The National Education Association, the nation’s largest union, is squarely in Hillary Clinton’s corner. For that matter, the Democrat presidential candidate is securely in the teacher union’s pocket.

Mrs. Clinton says, if elected, she’ll fight “union-busting governors” and “hostile legislatures.” All of which is bad news for the estimated 55 percent of teachers who consider themselves to be “conservative” or “tend to be conservative,” as Richard Berman, president of a public affairs firm in Washington, D.C., pointed out in a commentary for The Washington Times.

If those teachers work in the 26 right-to-work states, they can dump their unions and dues without fear of losing their jobs. Elsewhere, such as in Pennsylvania, they can opt out paying the portion of their dues that funds political causes — provided they jump through the requisite hoops.

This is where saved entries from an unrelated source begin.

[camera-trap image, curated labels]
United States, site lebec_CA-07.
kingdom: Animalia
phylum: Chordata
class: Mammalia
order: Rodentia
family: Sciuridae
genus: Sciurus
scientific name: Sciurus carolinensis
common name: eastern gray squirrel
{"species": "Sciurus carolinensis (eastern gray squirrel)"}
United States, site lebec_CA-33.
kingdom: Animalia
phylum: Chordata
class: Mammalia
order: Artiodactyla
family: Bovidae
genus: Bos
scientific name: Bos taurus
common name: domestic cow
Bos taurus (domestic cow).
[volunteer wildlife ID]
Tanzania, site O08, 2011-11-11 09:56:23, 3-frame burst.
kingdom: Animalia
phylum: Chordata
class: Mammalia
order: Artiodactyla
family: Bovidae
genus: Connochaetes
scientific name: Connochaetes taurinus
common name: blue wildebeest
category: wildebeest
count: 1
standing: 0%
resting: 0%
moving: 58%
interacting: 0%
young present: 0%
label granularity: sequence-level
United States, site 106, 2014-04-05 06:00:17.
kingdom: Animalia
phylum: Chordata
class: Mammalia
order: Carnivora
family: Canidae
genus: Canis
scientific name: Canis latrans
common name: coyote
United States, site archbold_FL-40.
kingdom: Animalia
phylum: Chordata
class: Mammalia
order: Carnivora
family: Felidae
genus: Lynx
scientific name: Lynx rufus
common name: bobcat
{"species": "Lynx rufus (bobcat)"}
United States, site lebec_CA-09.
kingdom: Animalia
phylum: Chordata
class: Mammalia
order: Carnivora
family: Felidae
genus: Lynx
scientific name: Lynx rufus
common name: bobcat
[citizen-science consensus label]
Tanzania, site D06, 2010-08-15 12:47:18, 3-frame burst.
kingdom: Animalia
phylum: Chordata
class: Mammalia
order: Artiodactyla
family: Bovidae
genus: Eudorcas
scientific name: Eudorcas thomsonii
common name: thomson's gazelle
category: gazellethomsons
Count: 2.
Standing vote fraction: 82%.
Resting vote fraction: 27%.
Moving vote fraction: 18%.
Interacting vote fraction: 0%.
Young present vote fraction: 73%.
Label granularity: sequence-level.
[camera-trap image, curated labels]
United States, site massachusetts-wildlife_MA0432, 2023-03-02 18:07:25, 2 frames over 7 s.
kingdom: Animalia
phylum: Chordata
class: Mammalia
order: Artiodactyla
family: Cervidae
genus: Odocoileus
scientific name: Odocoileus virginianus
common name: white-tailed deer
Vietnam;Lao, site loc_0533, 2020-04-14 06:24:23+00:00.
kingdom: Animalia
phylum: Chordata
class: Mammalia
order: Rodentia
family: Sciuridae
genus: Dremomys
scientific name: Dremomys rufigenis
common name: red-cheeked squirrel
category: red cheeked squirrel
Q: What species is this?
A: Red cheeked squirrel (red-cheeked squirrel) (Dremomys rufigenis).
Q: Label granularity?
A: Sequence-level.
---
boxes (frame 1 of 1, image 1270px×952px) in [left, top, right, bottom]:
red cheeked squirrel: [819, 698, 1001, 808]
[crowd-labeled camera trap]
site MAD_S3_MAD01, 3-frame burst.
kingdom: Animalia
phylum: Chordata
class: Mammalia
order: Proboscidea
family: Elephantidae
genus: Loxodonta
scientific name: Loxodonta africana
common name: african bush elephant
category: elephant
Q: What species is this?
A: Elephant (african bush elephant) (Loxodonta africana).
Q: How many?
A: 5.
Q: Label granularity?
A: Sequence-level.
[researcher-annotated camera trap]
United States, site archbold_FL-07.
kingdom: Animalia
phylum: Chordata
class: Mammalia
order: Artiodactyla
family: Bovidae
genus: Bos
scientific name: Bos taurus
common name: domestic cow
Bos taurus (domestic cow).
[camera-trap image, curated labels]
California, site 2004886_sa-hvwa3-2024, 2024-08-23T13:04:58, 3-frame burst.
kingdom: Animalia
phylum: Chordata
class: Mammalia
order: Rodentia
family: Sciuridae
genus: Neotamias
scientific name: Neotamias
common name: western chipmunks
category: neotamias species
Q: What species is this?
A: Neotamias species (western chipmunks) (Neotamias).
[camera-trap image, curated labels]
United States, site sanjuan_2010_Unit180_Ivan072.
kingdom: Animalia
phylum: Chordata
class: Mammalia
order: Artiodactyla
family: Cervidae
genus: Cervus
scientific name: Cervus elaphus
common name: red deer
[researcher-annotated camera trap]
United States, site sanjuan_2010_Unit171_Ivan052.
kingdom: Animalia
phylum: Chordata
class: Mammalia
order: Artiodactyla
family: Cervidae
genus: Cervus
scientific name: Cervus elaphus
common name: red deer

The sad thing is, “hundreds of thousands” of union members are unaware of their options, Mr. Berman points out.

It’s unlikely that federal legislation supporting workers, such as the Employee Rights Act, will gain much traction under a Clinton administration that’s beholden to the NEA. Ditto for state legislation under Gov. Tom Wolf. But that does not negate union members’ option, their obligation, to opt out of funding the NEA’s leftist agenda when it conflicts with their own ideology.